One of the most powerful phrases in the Civil Rights Act is often viewed as a malicious joke that backfired. But its entrance into law was far more savvy.

The Supreme Court’s decision on Monday in Bostock v. Clayton County—­which extended employment discrimination protection to LGBTQ people based on Title VII of the 1964 Civil Rights Act—hinged on the briefest of phrases: “because of sex.” Among those with a taste for historical anecdote, it’s long been passed down that this language was added to the bill because segregationist Rep. Howard Smith, D-Virginia, thought that it would sound so ridiculous that it would sink the legislation’s chances. (It’s a good story. Look at that racist troll self-own!)

But that narrative, enjoyable though it may be, is not quite complete, wrote Christina Wolbrecht, political scientist and author of The Politics of Women’s Rights: Parties, Positions, and Change, in a Twitter thread. “Smith later claimed he introduced the ‘sex’ amendment as a joke,” she wrote. “Yes, it was introduced by a segregationist … but BECAUSE women’s rights advocates had laid the groundwork for DECADES, and BECAUSE women members of Congress were there to shepherd it through the long legislative process.” With this added context, Smith’s little “accident” looks a bit more like somebody else’s well-laid plan.

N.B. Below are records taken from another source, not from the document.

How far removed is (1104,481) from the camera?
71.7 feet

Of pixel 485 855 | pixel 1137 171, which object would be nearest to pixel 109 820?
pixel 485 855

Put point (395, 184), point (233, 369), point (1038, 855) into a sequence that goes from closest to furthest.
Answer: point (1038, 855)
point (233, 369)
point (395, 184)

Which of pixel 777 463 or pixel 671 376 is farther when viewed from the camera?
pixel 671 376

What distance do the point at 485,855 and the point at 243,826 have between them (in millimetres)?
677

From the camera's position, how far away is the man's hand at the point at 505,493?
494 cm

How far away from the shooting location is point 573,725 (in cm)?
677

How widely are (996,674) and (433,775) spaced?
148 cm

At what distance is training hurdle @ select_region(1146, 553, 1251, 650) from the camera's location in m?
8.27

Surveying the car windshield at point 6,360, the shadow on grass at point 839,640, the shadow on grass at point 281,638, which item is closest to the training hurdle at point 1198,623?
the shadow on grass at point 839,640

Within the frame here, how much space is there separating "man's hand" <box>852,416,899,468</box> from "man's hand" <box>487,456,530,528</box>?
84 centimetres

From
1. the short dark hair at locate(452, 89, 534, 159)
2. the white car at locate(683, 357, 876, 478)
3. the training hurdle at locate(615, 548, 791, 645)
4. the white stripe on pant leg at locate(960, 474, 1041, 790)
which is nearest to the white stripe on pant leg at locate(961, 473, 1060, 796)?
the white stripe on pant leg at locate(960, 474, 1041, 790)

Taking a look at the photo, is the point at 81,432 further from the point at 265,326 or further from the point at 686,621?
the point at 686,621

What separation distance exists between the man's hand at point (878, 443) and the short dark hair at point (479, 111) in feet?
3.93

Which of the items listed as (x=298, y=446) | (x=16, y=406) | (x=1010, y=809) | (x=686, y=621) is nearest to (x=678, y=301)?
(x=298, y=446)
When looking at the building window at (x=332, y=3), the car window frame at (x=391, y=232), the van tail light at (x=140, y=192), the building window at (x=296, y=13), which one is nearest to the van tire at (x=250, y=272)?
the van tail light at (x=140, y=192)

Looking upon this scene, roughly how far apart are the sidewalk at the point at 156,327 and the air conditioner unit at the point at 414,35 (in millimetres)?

I called Wolbrecht up to find out more. Our conversation has been edited and condensed for clarity.

Rebecca Onion: So Howard Smith, Democrat from Virginia, who inserted “because of sex” into Title VII of the Civil Rights Act, was a segregationist. But he had other commitments that might have motivated him. What were those?

Christina Wolbrecht: Part of this history is just these stories of long alliances. Howard Smith was around 80 years old in 1964. Like a lot of Southern Democrats, he’d been in office forever. His connection with the National Woman’s Party was that he had often been a sponsor of the Equal Rights Amendment in the House. From the time Alice Paul and the National Woman’s Party proposed the ERA in the 1920s, through when it was passed by both houses of Congress and sent to the states for ratification in the early 1970s, the amendment was introduced in almost every Congress.

Why would Smith do this? Between the 1920s and the time Congress was drafting the Civil Rights Act of 1964, the discussion among progressives and women’s rights advocates had to do with what the best way was to guarantee women’s equality. The National Woman’s Party thought the way was to say that men and women should be treated exactly the same in front of the law. But there was a long-standing, well-established tradition coming out of the Progressive Movement, saying that groups that suffered discrimination and faced other barriers needed protective laws that treated them differently, so [for example] that women workers didn’t have to carry as much weight, or work long hours.

In the early 20th century, the Supreme Court basically said that all these attempts by labor unions to get the government to limit hours that laborers have to work, or protect health and safety, were not the business of the government, since that interfered with the “right to contract.” Courts said, If they’re offering x amount of money, for y amount of hours, labor has the freedom to do something else, and it wasn’t the government’s business to intervene.